Thursday, July 26, 2012

Uncle Dominic

He is the finest gentleman that I have ever known. The highest compliment ever paid me was by way of comparison to him.

"I see so much of Dominic in you when you do a thing like that," was the approximate wording as I recall.

The "thing" that I had done was simply to be exceptionally kind and respectful of another. I cannot consistently be relied upon to do this, but Dominic could be. Always.

My uncle died last night. I am on my way to his funeral just now. This will be a hard one for our family. Dominic was beloved profoundly and by many. He was decent and honorable and funny and able, and we will miss him very badly.

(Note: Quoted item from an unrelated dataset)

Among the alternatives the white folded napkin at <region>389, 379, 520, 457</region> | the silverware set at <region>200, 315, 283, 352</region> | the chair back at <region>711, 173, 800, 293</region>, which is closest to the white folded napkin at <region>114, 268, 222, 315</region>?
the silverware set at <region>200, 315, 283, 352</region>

Many of you got to know my uncle a little bit through this blog. He seemed often to be on my mind, and so I wrote about him on several occasions. Like the time we tried to unravel the mystery of his famous Scottish scones or his appreciation for Gallo Hearty Burgundy wine. Once he assisted Laura, his wife of 67 years, as she prepared a batch of her delicious doughnuts one very happy afternoon we all spent together last year.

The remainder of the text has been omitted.